**Problem description**
Pull out every line in the items below that contains the word "farthest".

^^^^^^^^^^^^^^^^

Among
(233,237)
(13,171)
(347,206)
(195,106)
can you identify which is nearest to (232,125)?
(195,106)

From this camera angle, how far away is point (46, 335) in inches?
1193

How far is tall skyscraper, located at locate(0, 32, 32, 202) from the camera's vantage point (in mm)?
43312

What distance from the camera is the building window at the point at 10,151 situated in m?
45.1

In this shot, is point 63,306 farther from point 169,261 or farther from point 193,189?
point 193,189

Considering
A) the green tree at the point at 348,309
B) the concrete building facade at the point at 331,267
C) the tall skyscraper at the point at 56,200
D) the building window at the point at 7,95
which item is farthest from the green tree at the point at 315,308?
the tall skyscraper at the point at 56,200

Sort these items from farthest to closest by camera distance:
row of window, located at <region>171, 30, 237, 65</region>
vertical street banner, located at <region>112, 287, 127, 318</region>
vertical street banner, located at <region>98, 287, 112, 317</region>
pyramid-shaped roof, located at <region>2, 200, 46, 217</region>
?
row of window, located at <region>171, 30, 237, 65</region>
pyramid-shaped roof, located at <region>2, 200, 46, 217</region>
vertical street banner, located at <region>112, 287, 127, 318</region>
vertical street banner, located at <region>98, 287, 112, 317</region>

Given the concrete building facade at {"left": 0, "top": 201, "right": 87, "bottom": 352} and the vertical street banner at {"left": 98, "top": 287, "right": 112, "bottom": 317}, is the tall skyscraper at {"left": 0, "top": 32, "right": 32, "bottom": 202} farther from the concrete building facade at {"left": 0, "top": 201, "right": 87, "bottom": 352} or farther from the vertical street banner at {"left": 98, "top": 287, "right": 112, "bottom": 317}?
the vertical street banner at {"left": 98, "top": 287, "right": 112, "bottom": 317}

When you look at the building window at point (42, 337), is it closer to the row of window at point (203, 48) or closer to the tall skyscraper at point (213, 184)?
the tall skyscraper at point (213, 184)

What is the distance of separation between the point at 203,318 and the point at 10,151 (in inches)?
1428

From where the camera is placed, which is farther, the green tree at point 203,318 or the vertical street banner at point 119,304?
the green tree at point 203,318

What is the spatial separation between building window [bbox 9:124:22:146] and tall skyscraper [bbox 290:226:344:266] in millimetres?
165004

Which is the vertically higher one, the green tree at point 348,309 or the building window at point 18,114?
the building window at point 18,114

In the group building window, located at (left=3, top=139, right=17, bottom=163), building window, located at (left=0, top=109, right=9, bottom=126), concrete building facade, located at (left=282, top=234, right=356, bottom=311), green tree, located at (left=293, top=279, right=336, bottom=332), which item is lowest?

^^^^^^^^^^^^^^^^

**Written response**
which item is farthest from the green tree at the point at 315,308?
Sort these items from farthest to closest by camera distance:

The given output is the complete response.